Not planning till the night before – again, offered by a list member from flteach. I could never figure out how teachers managed to know ahead of time what they wanted to do on a particular day. I found out. They don’t want to do anything. They just follow the textbook, no matter what the students are doing.
Going at a pace at which students learn – that really flies in the face of accepted practice. It’s as if you have no standards. Yet I found many teachers recommending this. They seemed to have the notion that if you covered the book but left the students behind, you hadn’t accomplished anything. Quite radical.
Differentiated instruction – coming out of a counseling background, I was always suspicious of cookie-cutter approaches, so DI came quite naturally. Anything else seems ludicrous to me.
Multiple intelligences – John DeMado has done some good presentations on this. DI follows from it. Of course, the counseling psychology background made it obvious that not everyone was going to be the same. That notion derives from the factory model of education which says we want a factory model and it won’t work if students don’t learn the same way, so they MUST, they WILL learn the same way.

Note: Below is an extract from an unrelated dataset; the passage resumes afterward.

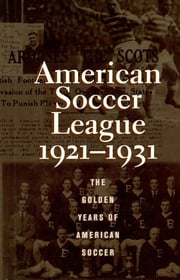 The American Soccer League - The Golden Years of American Soccer 1921-1931 ebook by Colin Jose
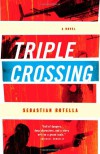 Triple Crossing: A Novel - Sebastian Rotella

Deep culture – At that particular ACTFL conference I saw a presentation by Bill Heller and Marilyn Barrueta that got very deep into the culture. On a conversational level, I met a Russian lady, Katya, who was studying at Amherst, who loved telling me all this “stuff” about Russian culture. I found her Russian easier to follow than the semiotic theory she was so into, but it was sure a great ride. My own background in anthropology leads me in this direction anyway.
Strength of our students and their culture – Ellen Shrager presented on this and it bolstered my own sense that all cultures have something to offer, even in classrooms so embedded in the North Atlantic culture as ours.
Mysteries of English – a Japanese man and I talked a while about English, he as an outsider to it and I as an insider. I always inject a good deal of information about English into my classes and his observations reinforced that for me.
Mysteries of the Mind – again, my background in counseling psychology leads me to want my students to explore how the mind learns and works. Many teachers are now interested in brain research.
Translators as valuable people – Forrest Sawyer talked to the conference attendees and pointed out that the most requested specialists in Iraq is translators. Any fl teachers knows this but it’s amazing how many people don’t give a thought to how impossible it is to communicate with people when you don’t speak their language.
Use of visuals – ah! my famous Picture Files. I got that idea from the Dos Mundos series that Tracey Terrell worked on and in which he put ideas for using pictures. That started me cutting pictures out of magazines and pasting them on manila folder backing. I now have hundreds and hundreds in many categories. All teachers validate this.
And finally…….. a grammarless AP exam, in Russian. I sat down next to a lady to review my program for the conference and we got to talking. She was intrigued that I taught Russian b/c she had just finished writing the AP exam for Russian. I politely declined to attend her session on it, stating my objections to AP. She said I should attend and I would be very surprised. Tending to do what attractive Russian ladies tell me to do, I went and was not just surprised but shocked. No grammar. Not none. Nichego, nada, rien, nichts. One teacher asked, “Where is the grammar?” and was met with barely concealed contempt. The AP exam is about the ability to communicate in Russian and that’s all it’s about.
Conferences are great.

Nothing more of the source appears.